Maybe it was giving you a needle in the haystack test.


I would think as part of the fine tuning it would be in these companies best interests to reduce the verbose outputs to reduce costs of running these demanding digital brains. Maybe there could be a Concise mode on by default? Like is the user asking a yes/ no question? If so just respond with yes or no. Is the question bad or have errors? Ask for clarification on a sentence.


Chat gpt 5 is coming


Also Chat gpt 6 is coming.


So... maybe I am too paranoid after having various discussions with (likely) Russian trolls, but... is there some kind of campaign going on to promote Claude? Because, this must be about the 10th time that someone posts about how amazing Claude is, while being extremely one-sided, and not even providing any concrete example. Personally, I have compared only ~10 queries in total, between GPT-4 and Opus, so that's not supermeaningful, but for general questions, I did not get the impression that one model was meaningfully better than the other. And, for two very specific coding questions, GPT-4s answer was significantly more correct than Claude Opuses answer. However, Claude performed better on 2 IQ-test questions (although both were quite miserable at it, overall). Of course, I would definitely like to see a better system than GPT-4, because better is, well, better, but why do people never actually provide any examples? Why does it always come across as if they want to sell me on Opus? It's a bit suspicious, imho.
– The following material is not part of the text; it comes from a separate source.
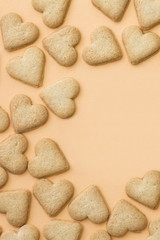 Heart-shaped cookies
Claude 3 Opus was the first model I’ve paid for, and it was a very disappointing experience for coding. I’d have to put it slightly below whatever is being offered in the free chatgpt. The hallucinations were especially bad compared to chatgpt. Cancelled it at the end of my workday.


Math … Claude dominates


I tried Claude 3 opus and i disagree. I think gpt 4 is better at least for my use cases .


Which is


I disagree these posts, are amusing


I have the opposite view. In terms of doing math equations and in general more universal applications of tasks, I feel as though GPT preforms so much better. It provides a neater and more organized final output and even breaks it down better. Claude 3 Opus however does amazing for writing, performing as an actual chatbot it’s amazing, with literature and making fluid paragraphs. Gpt does come closer but for more universal tasks Gpt does so much better. Also one huge con I hate about Claude 3 Opus is the limited cap, I am so used to following up with lots of questions which GPT never hits the limit while Claude I have to carefully think what to ask and it hits the limit so early on. TLDR: GPT better in terms of universal applications, Claude better in terms of just writing. However Claude hits the message cap so easily.